> **WHAT TO WORK ON**
1. In the passage on Debussy's piano music, in what year was Alfred Cortot's work "French piano music" published?
2. Reproduce the passage on Debussy's piano music starting at "In his work" and ending at "that he was.", swapping "pianist" for "performer".

(TEXT SHOWN begins)

In his work "French piano music", published in 1930, Alfred Cortot offered a remarkably apt description of what it was that made Debussy's piano music so important and original, just twelve years after the composer's death. Without having the benefit of hindsight which we enjoy today, Cortot was able to grasp Debussy's language in its entirety, and managed to show the great pianist and thinker that he was.

"It took the extraordinary acuity of perception, and the lucidity of imagination of an artist as delicately sensual as Debussy to discern the things he could draw upon; and to incorporate these new elements into a musical language that was all his own, and to do so with such a perfect sense of taste and of freedom. And in spite of the piano's apparently-impersonal sound, Debussy was able to draw out of it precisely the right combinations of timbres for his descriptive needs: combinations which, from the outset, had just as much character as those he used for orchestral or ensemble pieces." To this summary, Cortot added: "So perfect was his gift for using sounds to fix visual impressions, be they direct, or suggested by the imagination, the plastic arts, or literature, that he was able to give free rein to his art in a domain of the senses which had previously been walled-off from music. "

(TEXT SHOWN ends)
(SOURCE DATA begins)

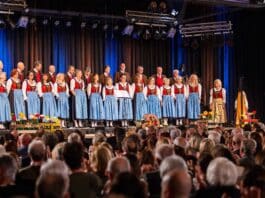 Abschiedskonzert des Grenzlandchor Arnoldstein: 78 Jahre Leidenschaft gewürdigt und verdiente Auszeichnungen verliehen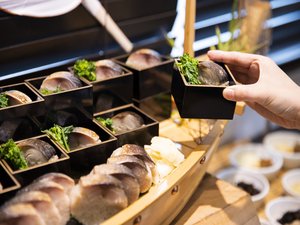 02 朝食バイキング　イメージ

(SOURCE DATA ends)

> **SOLUTIONS PER TASK**
1. 1930

2.
In his work "French piano music", published in 1930, Alfred Cortot offered a remarkably apt description of what it was that made Debussy's piano music so important and original, just twelve years after the composer's death. Without having the benefit of hindsight which we enjoy today, Cortot was able to grasp Debussy's language in its entirety, and managed to show the great performer and thinker that he was.